> Provided entries:

--------------------

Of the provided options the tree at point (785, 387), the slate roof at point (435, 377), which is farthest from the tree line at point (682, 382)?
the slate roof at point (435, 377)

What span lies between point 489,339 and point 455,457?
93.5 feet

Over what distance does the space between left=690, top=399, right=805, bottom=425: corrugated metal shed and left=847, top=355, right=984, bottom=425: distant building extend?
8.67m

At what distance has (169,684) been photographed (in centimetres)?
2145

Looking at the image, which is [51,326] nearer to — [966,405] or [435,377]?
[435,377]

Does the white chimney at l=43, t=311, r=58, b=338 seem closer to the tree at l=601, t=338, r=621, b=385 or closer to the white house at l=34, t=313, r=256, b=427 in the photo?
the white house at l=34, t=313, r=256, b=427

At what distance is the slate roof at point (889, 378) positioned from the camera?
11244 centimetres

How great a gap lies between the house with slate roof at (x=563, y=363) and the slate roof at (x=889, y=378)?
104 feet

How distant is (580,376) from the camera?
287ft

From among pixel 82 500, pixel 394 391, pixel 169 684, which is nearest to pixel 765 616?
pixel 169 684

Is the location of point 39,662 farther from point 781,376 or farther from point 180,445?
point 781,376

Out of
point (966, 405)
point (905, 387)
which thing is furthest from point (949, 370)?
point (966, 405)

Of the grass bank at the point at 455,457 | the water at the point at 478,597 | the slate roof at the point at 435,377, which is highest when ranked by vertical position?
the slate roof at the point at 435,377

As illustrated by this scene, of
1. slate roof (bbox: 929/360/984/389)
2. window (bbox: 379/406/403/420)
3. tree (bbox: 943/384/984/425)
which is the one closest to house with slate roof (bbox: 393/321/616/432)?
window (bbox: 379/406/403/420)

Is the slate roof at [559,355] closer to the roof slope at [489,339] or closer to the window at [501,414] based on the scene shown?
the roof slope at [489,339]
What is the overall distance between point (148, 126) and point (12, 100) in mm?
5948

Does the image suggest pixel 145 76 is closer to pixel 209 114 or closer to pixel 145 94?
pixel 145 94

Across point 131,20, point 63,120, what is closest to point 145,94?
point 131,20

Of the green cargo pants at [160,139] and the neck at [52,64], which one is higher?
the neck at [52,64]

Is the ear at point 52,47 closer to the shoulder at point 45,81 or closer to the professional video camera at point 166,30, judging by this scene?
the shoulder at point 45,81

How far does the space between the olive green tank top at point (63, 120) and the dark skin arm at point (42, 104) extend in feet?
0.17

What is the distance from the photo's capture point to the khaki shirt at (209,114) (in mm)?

--------------------

> Exercise requirements: Starting with the line that contains "Is the slate roof at [559,355]" and continuing through the last line of the records above, rewrite those lines as a numbered list with the blank lines dropped.

> Reply:
1. Is the slate roof at [559,355] closer to the roof slope at [489,339] or closer to the window at [501,414] based on the scene shown?
2. the roof slope at [489,339]
3. What is the overall distance between point (148, 126) and point (12, 100) in mm?
4. 5948
5. Does the image suggest pixel 145 76 is closer to pixel 209 114 or closer to pixel 145 94?
6. pixel 145 94
7. Across point 131,20, point 63,120, what is closest to point 145,94?
8. point 131,20
9. Of the green cargo pants at [160,139] and the neck at [52,64], which one is higher?
10. the neck at [52,64]
11. Is the ear at point 52,47 closer to the shoulder at point 45,81 or closer to the professional video camera at point 166,30, judging by this scene?
12. the shoulder at point 45,81
13. How far does the space between the olive green tank top at point (63, 120) and the dark skin arm at point (42, 104) extend in feet?
14. 0.17
15. What is the distance from the photo's capture point to the khaki shirt at (209,114) (in mm)?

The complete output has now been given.